Authentication in STAF works like this:

First you create a STAFHandle (a Java class).
Next you authenticate your STAFHandle with a user ID and password
Then you use the STAFHandle to send off STAF commands

Thus, the STAFHandle is very central; as far as I understand it, I should be able to access this authentication mechanism through JAAS by creating a LoginModule (?), but is there a way to preserve the STAFHandle for the use of the rest of the application? Or am I wildly off the mark here?
  • 1. Re: Security: a couple of questions
    EJP Guru
    Currently Being Moderated
    I don't see how anybody here can help you with your unknown system. This is not a STAF forUm, or website.
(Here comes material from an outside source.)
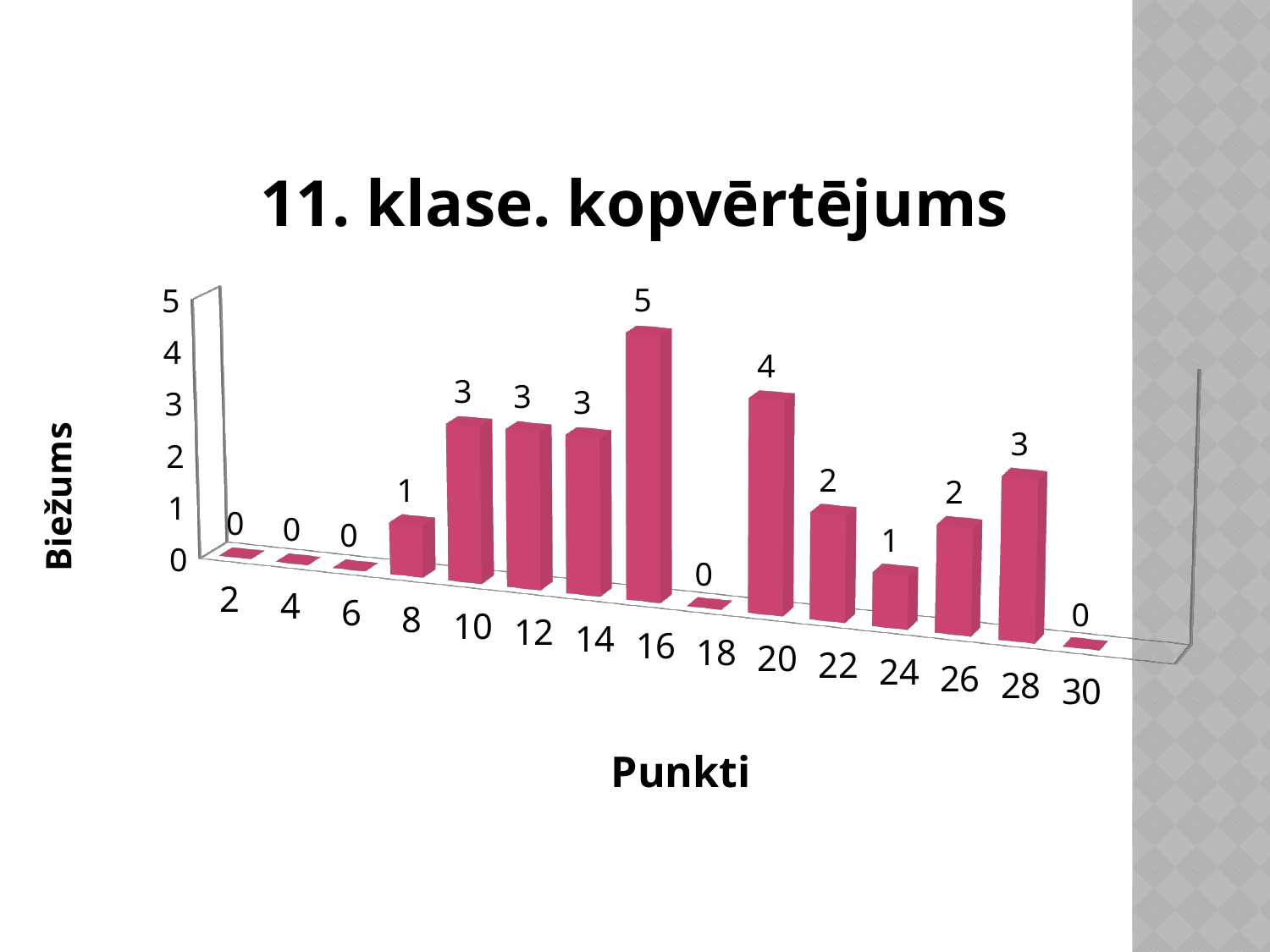
What is the value for 16 points? 5 What is the value for 24 points? 1 What is the value for 20 points? 4 Which is larger, the value for 22 points or the value for 28 points? 28 Which points category has the highest frequency? 16 What is the value for 28 points? 3 What is the title of the chart? 11. klase. kopvērtējums What kind of chart is shown? bar chart What is the difference between the values for 16 and 20 points? 1 What is the total of the values for 10, 12 and 14 points? 9 How many points categories are shown on the x axis? 15 What is the label of the x axis? Punkti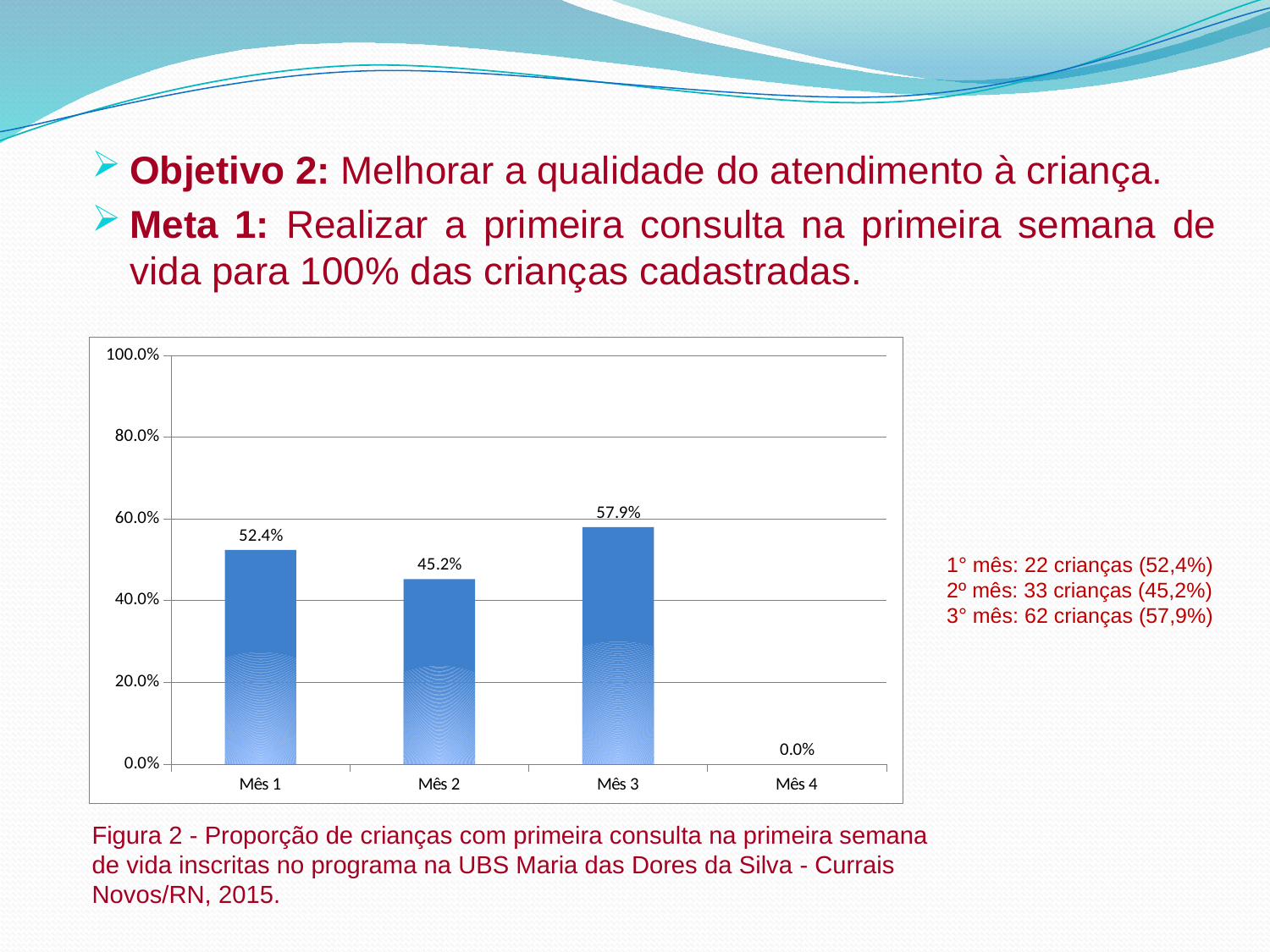
What is the highest tick value shown on the y axis? 100.0% How many months are shown on the x axis? 4 What is the value for Mês 2? 45.2% What is the value for Mês 3? 57.9% Which is larger, the value for Mês 1 or the value for Mês 2? Mês 1 Is the value for Mês 3 greater or less than 60.0%? less What is the difference between the values for Mês 3 and Mês 2? 12.7% What is the value for Mês 1? 52.4% Which month has the highest value? Mês 3 What is the value for Mês 4? 0.0% What kind of chart is shown on the slide? bar chart Which month has the lowest value? Mês 4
Try the people who wrote it.

    I wouldn't be assigning a security task to someone 'still a bit raw' myself.
  • 2. Re: Security: a couple of questions
    janpla Newbie
    Currently Being Moderated
    Thank you for your kind and helpful answer.
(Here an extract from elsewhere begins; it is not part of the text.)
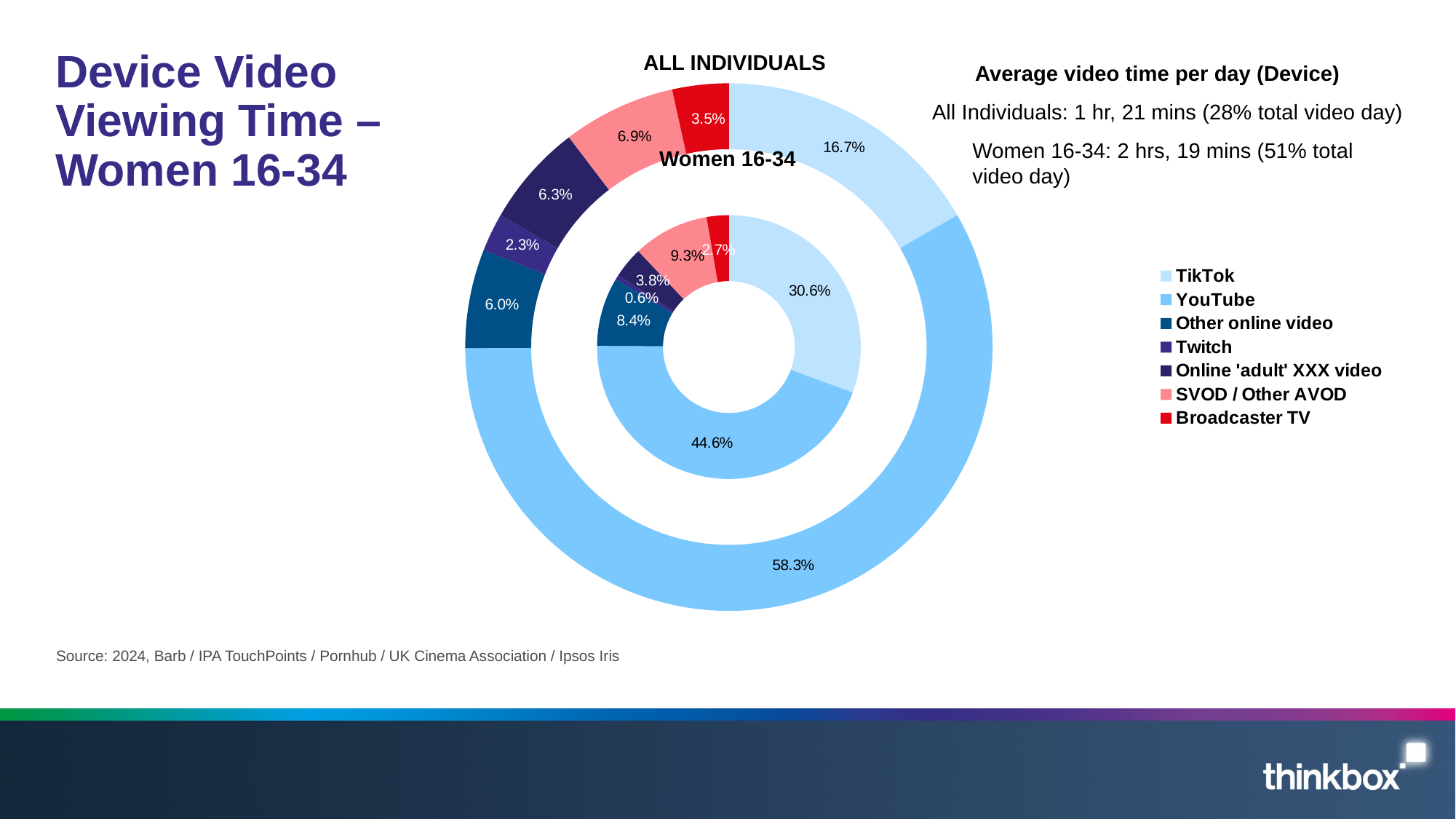
Which is larger in the All Individuals ring: Broadcaster TV or Online 'adult' XXX video? Online 'adult' XXX video How many categories does the legend list? 7 According to the text on the slide, what is the average device video time per day for Women 16-34? 2 hrs, 19 mins In the outer ring (All Individuals), what share is SVOD / Other AVOD? 6.9% Which category has the smallest share in the All Individuals ring? Twitch In the inner ring (Women 16-34), what share of device video time is TikTok? 30.6% In the inner ring (Women 16-34), what share is Twitch? 0.6% In the outer ring (All Individuals), what share of device video time is YouTube? 58.3% Which is larger for Women 16-34: the share for Other online video or the share for SVOD / Other AVOD? SVOD / Other AVOD Which category has the largest share in the Women 16-34 ring? YouTube What is the difference between the TikTok share for Women 16-34 and for All Individuals? 13.9 percentage points What kind of chart is shown on the slide? Doughnut chart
    I don't know if you noticed, but I didn't ask about STAF security - something I am sumpremely well versed in - but about the specifics of JAAS and how one could integrate STAF's security check into the way it happens on Glassfish 3. And perhaps I shouldn't have been so modest about myself, since it only seems to have invited contempt. I am "raw" when it comes to Java EE, but have 25+ years of experience with just about everything else; UNIX (all of them), databases (all of them, including some obscure ones), programming languages (...), etc etc etc.
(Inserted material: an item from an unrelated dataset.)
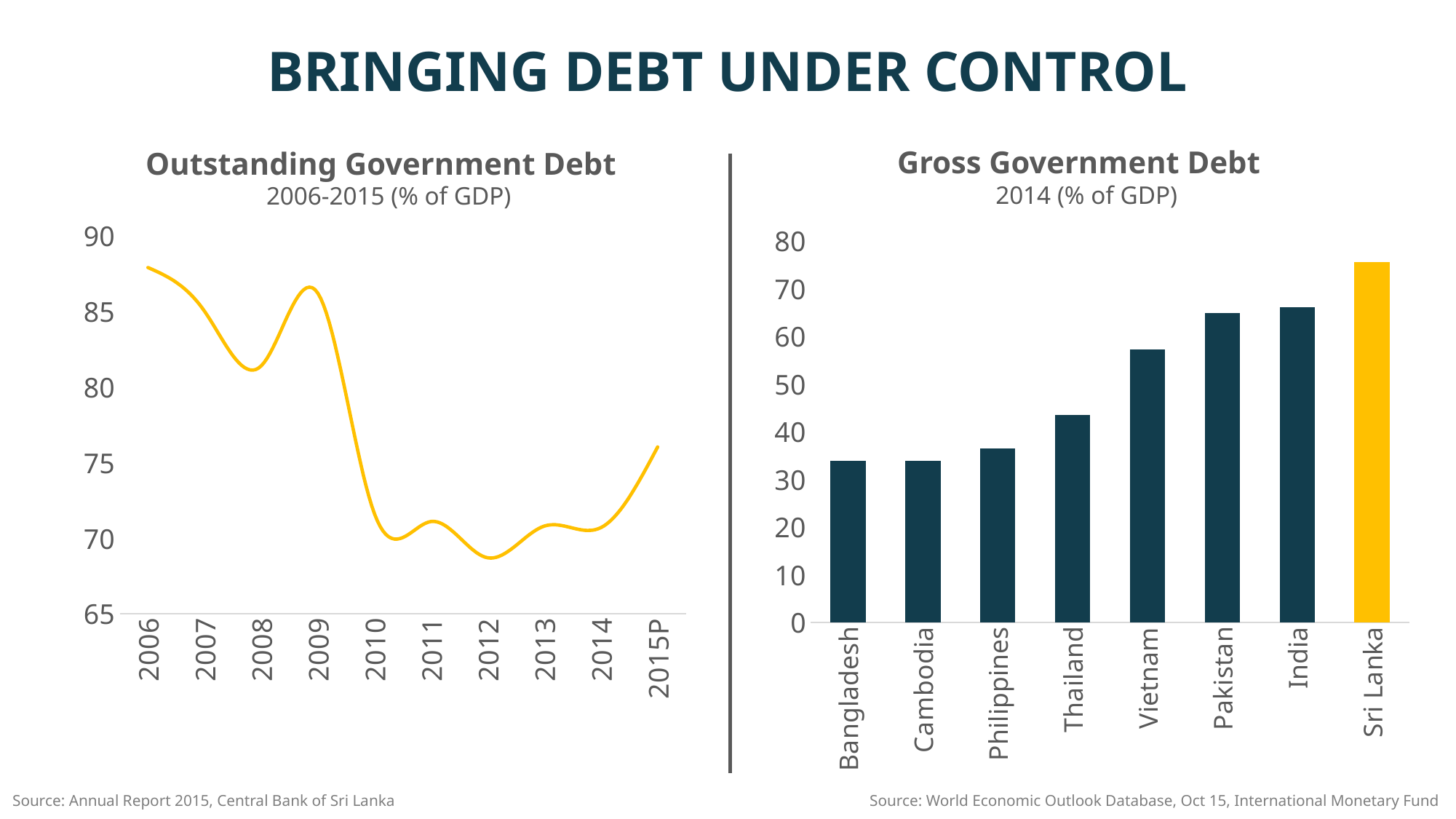
On the Gross Government Debt chart, is the value for Sri Lanka greater or less than 70? greater On the Outstanding Government Debt chart, which year has the highest value? 2006 On the Gross Government Debt chart, how many countries are shown? 8 What kind of chart is the Gross Government Debt chart? bar chart On the Gross Government Debt chart, is the value for Philippines greater or less than 40? less What kind of chart is the Outstanding Government Debt chart? line chart On the Gross Government Debt chart, which is larger, the value for Vietnam or the value for Thailand? Vietnam On the Outstanding Government Debt chart, which year has the lowest value? 2012 On the Gross Government Debt chart, is the value for Thailand greater or less than 40? greater On the Gross Government Debt chart, which country has the highest value? Sri Lanka On the Gross Government Debt chart, which bar is coloured yellow rather than dark blue? Sri Lanka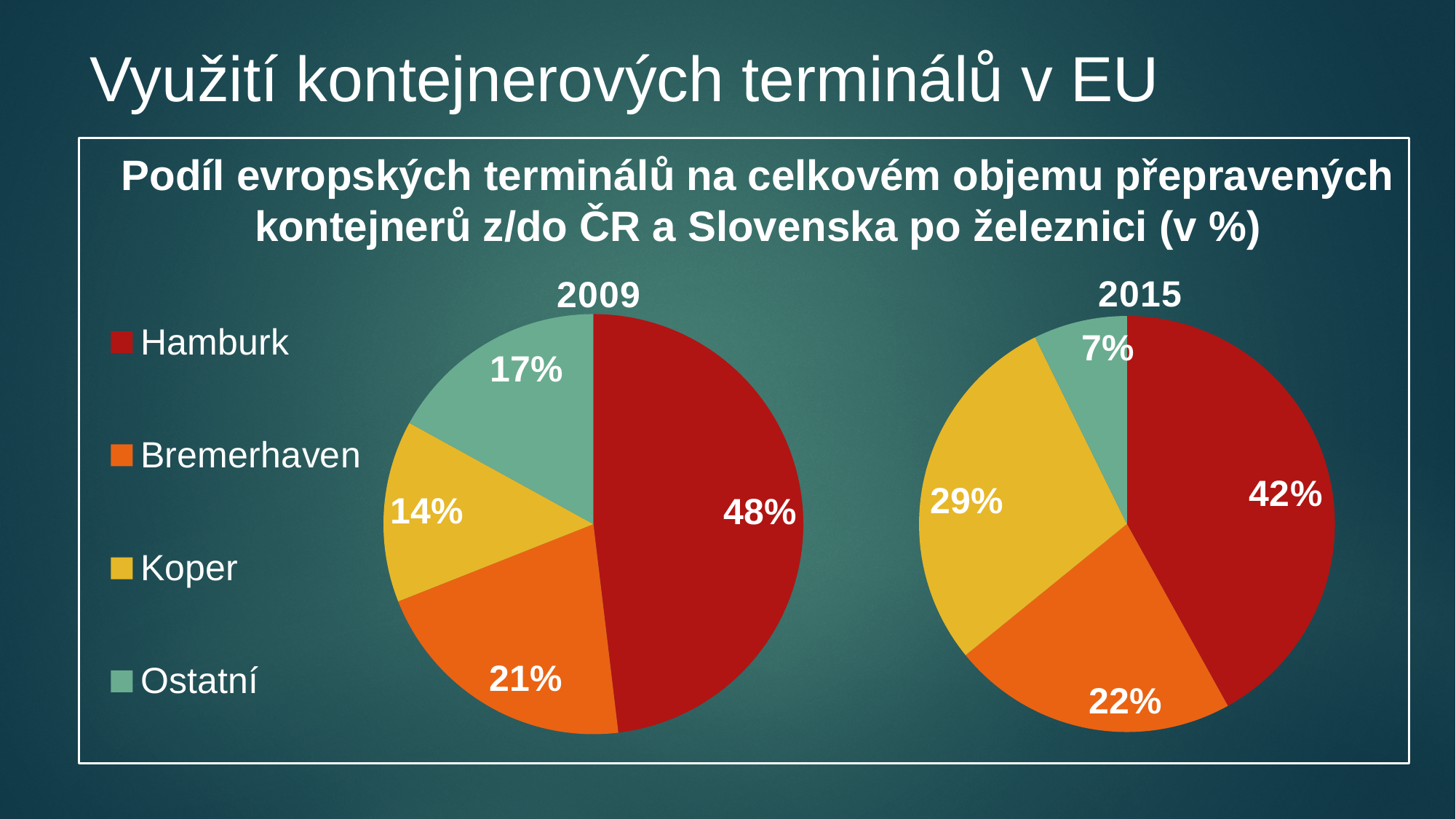
In the 2015 pie chart, which is larger: Koper or Bremerhaven? Koper In the 2009 pie chart, what share does Hamburk have? 48% What kind of charts are shown on the slide? Pie charts In the 2015 pie chart, what share does Koper have? 29% In the 2009 pie chart, which category has the smallest share? Koper In the 2015 pie chart, what share does Bremerhaven have? 22% Which colour represents Hamburk in the pie charts? Red In the 2015 pie chart, which category has the smallest share? Ostatní In the 2009 pie chart, which category has the largest share? Hamburk How many categories does the legend list? 4 What is the difference between Koper's share in 2015 and in 2009? 15% In the 2009 pie chart, what share does Ostatní have? 17%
    Again, thank you for your time.

    Edited by: janpla on Jun 22, 2012 12:09 AM
  • 3. Re: Security: a couple of questions
    r035198x Pro
    Currently Being Moderated
    A custom login module to do the STAF authentication steps and a CustomPrincipal that contains the STAF handle (assuming the handle is only created once) should do it.
    The details for how to do these would be in the container's manuals as different containers do these differently.
  • 4. Re: Security: a couple of questions
    EJP Guru
    Currently Being Moderated
    I don't know if you noticed, but I didn't ask about STAF security
    You asked "is there a way to preserve the STAFHandle for the use of the rest of the application?" If that isn't a STAF question I don't know what is.
    have 25+ years of experience
    Well done. Some of us have much more.
  • 5. Re: Security: a couple of questions
    gimbal2 Guru
    Currently Being Moderated
    EJP wrote:
    Well done. Some of us have much more.
    Yeah yeah written compilers and have 2 books published. But can you handle a barbeque? Your accolades aren't worth much if you can't at least do that!
  • 6. Re: Security: a couple of questions
    janpla Newbie
    Currently Being Moderated
    r035198x - thanks a lot for your reply. I know where to look for the information now, so I can go on and solve my problem.
  • 7. Re: Security: a couple of questions
    janpla Newbie
    Currently Being Moderated
    You asked "is there a way to preserve the STAFHandle for the use of the rest of the application?" If that isn't a STAF question I don't know what is.
    STAFHandle is an object that you get back from the STAF API; what exactly it is, is not relevant, as per the object idiom. And this is not s STAF question - it is a question about whether there is a way to preserve this object, that you have acquired somewhere in the Java EE authentication code, so that it can be seen and used elsewhere in other parts of the application. The answer to this may or may not be blindingly obvious to someone with long experience in Java EE development, but when you are new to it, the best way to learn is by doing and asking, in the hope that there are people around who are kind and patient enough. Fortunately, as it turns out, there were.
    Well done. Some of us have much more.
    Yeah, "you were there when they built Stonehenge" :-)

    And it isn't really about dick-waving either; despite my long experience with development, I am not too proud to go and ask the stupid questions. Or perhaps it is because of my experience that I don't mind leting people know that I'm not possessed of divine insight. To my mind teaching is a a duty and a privilege of those with experience.